#### Problem description:
Copy out everything in the records from the line containing "What is the overall" down to the end of the records, both ends included, leaving out the pictures.
----------------
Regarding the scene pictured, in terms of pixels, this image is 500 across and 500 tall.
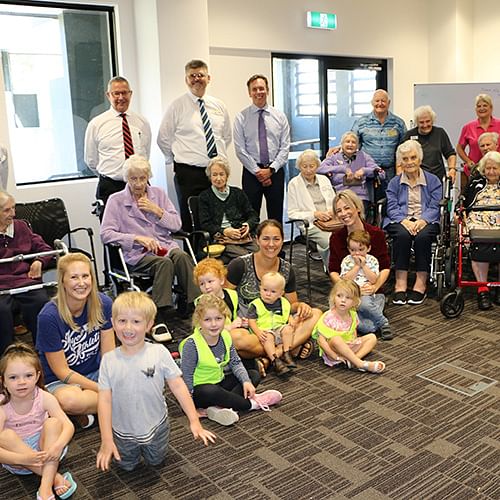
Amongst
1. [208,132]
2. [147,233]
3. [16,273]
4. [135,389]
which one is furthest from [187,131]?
[135,389]

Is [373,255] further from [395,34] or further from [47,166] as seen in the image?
[395,34]

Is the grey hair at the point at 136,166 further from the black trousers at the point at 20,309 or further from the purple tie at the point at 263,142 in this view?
the purple tie at the point at 263,142

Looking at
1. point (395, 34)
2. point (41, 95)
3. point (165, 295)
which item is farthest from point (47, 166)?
point (395, 34)

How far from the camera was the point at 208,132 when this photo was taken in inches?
205

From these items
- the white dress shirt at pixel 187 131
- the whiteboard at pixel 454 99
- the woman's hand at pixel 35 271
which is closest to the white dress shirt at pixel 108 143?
the white dress shirt at pixel 187 131

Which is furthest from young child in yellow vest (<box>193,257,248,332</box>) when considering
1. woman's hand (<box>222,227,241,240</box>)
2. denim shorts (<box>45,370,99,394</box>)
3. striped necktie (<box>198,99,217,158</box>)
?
striped necktie (<box>198,99,217,158</box>)

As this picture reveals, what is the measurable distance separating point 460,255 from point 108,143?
2.80 m

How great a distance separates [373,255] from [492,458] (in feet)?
6.29

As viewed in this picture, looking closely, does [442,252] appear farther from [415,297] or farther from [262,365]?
[262,365]

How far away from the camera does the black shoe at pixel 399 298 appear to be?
4742mm

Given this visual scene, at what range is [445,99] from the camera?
764 cm

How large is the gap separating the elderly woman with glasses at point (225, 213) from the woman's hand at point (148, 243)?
542 millimetres

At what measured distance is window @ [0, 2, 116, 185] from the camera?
16.9 feet

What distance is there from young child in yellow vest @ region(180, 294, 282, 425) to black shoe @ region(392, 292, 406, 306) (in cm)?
199
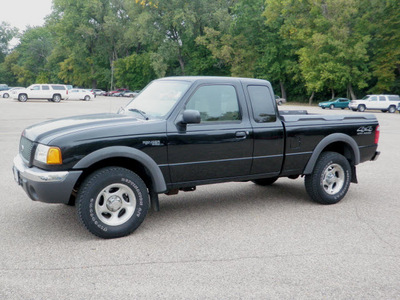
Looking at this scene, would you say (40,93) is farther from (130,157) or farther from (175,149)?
(130,157)

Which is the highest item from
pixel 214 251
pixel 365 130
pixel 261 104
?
pixel 261 104

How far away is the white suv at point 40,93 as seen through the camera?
4075 centimetres

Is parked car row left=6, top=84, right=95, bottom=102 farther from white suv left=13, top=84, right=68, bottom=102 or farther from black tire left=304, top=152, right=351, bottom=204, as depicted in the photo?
black tire left=304, top=152, right=351, bottom=204

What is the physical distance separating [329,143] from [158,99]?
260 centimetres

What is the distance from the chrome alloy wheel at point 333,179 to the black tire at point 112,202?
2.89 meters

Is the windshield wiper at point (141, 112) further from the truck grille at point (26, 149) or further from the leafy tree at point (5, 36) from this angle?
the leafy tree at point (5, 36)

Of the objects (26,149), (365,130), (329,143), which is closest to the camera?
(26,149)

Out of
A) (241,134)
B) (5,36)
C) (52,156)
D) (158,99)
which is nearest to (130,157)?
(52,156)

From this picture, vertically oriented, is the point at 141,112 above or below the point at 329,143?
above

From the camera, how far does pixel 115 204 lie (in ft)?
15.8

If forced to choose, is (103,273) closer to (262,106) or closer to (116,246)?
(116,246)

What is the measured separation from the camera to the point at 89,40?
73.9 metres

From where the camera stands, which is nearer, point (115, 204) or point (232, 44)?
point (115, 204)

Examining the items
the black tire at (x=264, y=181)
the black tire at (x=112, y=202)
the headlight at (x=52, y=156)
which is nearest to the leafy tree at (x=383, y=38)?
the black tire at (x=264, y=181)
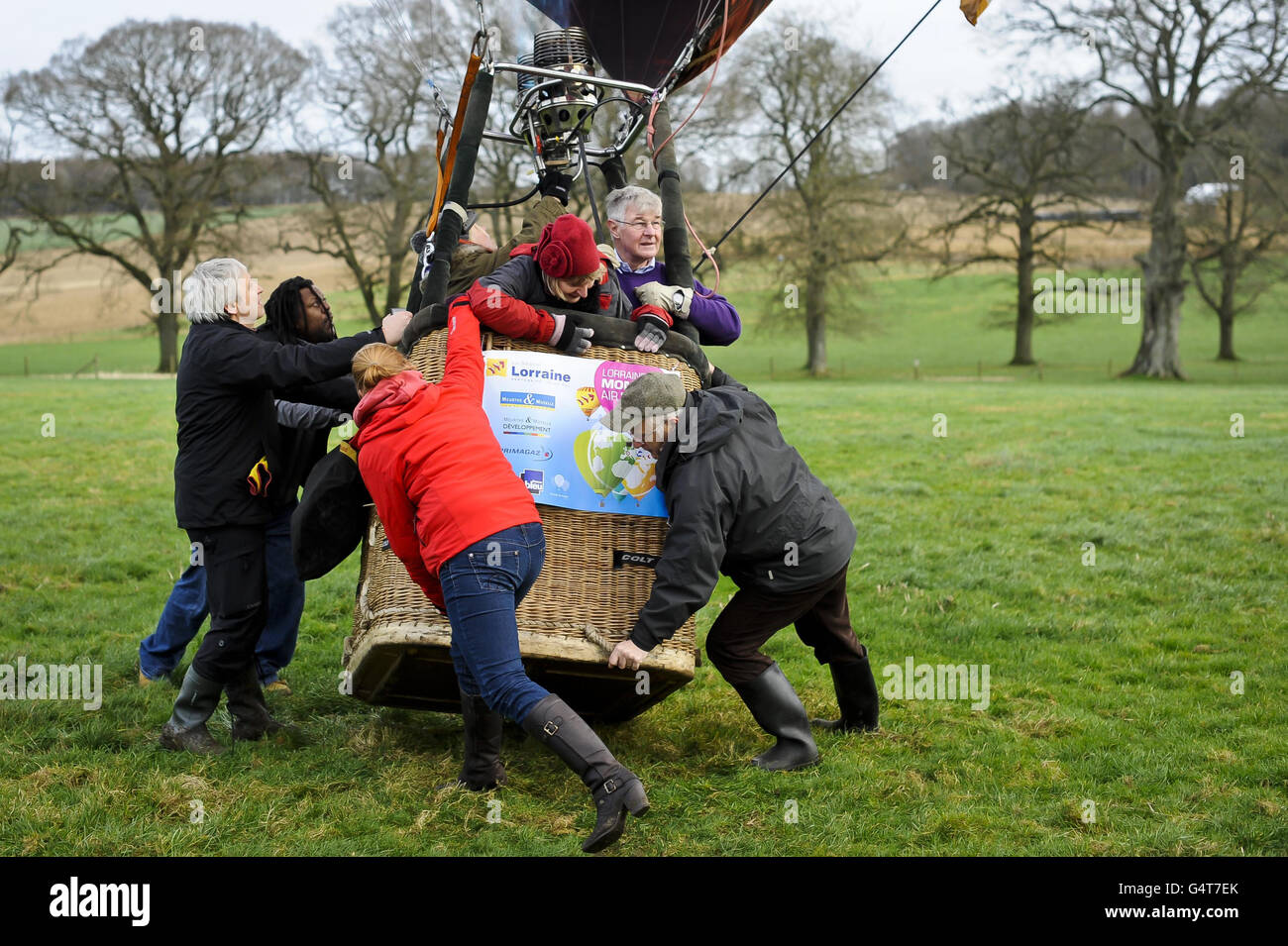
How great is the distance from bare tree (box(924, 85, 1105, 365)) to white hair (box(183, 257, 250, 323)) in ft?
112

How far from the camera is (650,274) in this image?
17.3ft

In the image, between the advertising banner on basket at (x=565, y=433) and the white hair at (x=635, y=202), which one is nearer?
the advertising banner on basket at (x=565, y=433)

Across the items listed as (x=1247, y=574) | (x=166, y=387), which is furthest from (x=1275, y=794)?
(x=166, y=387)

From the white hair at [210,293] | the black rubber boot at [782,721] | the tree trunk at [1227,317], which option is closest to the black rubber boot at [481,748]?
the black rubber boot at [782,721]

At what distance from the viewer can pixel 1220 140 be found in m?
30.9

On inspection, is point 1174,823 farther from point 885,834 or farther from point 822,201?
point 822,201

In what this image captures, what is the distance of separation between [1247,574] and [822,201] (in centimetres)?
2968

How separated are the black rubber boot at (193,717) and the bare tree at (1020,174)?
114ft

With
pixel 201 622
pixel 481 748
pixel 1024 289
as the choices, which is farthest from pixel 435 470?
pixel 1024 289

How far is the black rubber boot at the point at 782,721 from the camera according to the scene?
185 inches

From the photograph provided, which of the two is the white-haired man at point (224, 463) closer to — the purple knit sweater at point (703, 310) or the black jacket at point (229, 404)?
the black jacket at point (229, 404)

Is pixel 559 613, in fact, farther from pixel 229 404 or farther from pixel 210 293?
pixel 210 293

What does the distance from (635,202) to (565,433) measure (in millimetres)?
1223

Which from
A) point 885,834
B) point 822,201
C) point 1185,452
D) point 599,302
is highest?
point 822,201
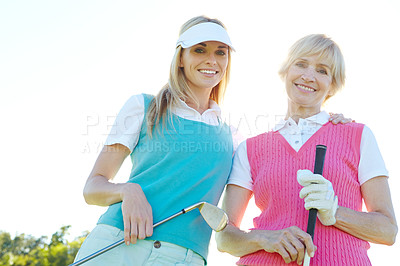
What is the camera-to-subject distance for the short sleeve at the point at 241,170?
422 cm

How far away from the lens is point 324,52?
4301 mm

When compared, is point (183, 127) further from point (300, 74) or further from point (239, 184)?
point (300, 74)

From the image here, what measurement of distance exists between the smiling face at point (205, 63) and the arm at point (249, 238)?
3.43 feet

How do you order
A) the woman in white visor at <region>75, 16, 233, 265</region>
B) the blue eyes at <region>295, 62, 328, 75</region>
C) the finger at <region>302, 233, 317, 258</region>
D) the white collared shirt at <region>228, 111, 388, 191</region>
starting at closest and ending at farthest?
the finger at <region>302, 233, 317, 258</region> < the woman in white visor at <region>75, 16, 233, 265</region> < the white collared shirt at <region>228, 111, 388, 191</region> < the blue eyes at <region>295, 62, 328, 75</region>

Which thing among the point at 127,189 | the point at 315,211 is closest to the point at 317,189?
the point at 315,211

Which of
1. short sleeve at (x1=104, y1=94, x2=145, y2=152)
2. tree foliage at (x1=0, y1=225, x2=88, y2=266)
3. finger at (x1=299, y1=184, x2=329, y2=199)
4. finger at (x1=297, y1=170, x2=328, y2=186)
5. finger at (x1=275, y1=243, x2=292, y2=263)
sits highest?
short sleeve at (x1=104, y1=94, x2=145, y2=152)

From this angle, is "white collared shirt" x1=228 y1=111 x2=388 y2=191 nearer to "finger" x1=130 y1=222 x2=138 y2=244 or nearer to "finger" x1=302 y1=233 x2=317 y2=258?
"finger" x1=302 y1=233 x2=317 y2=258

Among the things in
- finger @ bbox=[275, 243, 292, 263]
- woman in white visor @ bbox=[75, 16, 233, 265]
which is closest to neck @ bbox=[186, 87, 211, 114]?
woman in white visor @ bbox=[75, 16, 233, 265]

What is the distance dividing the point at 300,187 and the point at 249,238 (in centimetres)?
59

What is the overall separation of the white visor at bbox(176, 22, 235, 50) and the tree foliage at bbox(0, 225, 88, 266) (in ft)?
91.3

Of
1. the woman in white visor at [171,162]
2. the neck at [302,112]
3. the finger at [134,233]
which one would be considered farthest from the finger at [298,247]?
the neck at [302,112]

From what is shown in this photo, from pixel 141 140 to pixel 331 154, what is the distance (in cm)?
165

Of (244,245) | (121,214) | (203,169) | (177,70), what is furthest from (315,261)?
(177,70)

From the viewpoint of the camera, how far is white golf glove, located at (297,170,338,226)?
11.2 feet
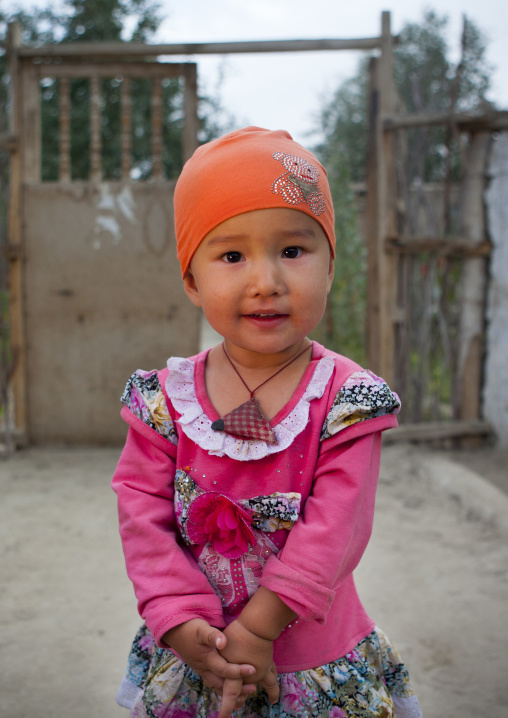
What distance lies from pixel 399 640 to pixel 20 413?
3.39 meters

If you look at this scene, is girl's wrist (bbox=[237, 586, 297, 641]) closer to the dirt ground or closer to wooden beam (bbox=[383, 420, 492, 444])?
the dirt ground

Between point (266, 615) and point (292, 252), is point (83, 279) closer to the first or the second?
point (292, 252)

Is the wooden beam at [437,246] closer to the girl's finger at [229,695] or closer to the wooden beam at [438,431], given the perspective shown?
the wooden beam at [438,431]

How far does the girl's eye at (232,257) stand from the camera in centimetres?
----------------
#### Finished task:
What is the overall separation of the white visor at bbox(176, 22, 235, 50) and the tree foliage at bbox(0, 225, 88, 266) (in ft)?
91.3

Of
1. the woman in white visor at [171,162]
2. the neck at [302,112]
3. the finger at [134,233]
which one would be considered farthest from the finger at [298,247]?
the neck at [302,112]

From what is shown in this photo, from pixel 141 140 to pixel 331 154, what is the distance (in cm)?
165

Of (244,245) | (121,214) | (203,169) | (177,70), what is furthest from (315,261)?
(177,70)

From the viewpoint of the camera, how far is white golf glove, located at (297,170,338,226)?
11.2 feet
What distance lies from pixel 399 640 to pixel 20 413?
3.39 meters

If you look at this scene, is girl's wrist (bbox=[237, 586, 297, 641]) closer to the dirt ground or closer to wooden beam (bbox=[383, 420, 492, 444])?
the dirt ground

Between point (266, 615) and point (292, 252), is point (83, 279) closer to the first or the second?
point (292, 252)

Is the wooden beam at [437,246] closer to the girl's finger at [229,695] or closer to the wooden beam at [438,431], given the perspective shown?
the wooden beam at [438,431]

How far does the girl's eye at (232,257) stand from the camera in centimetres?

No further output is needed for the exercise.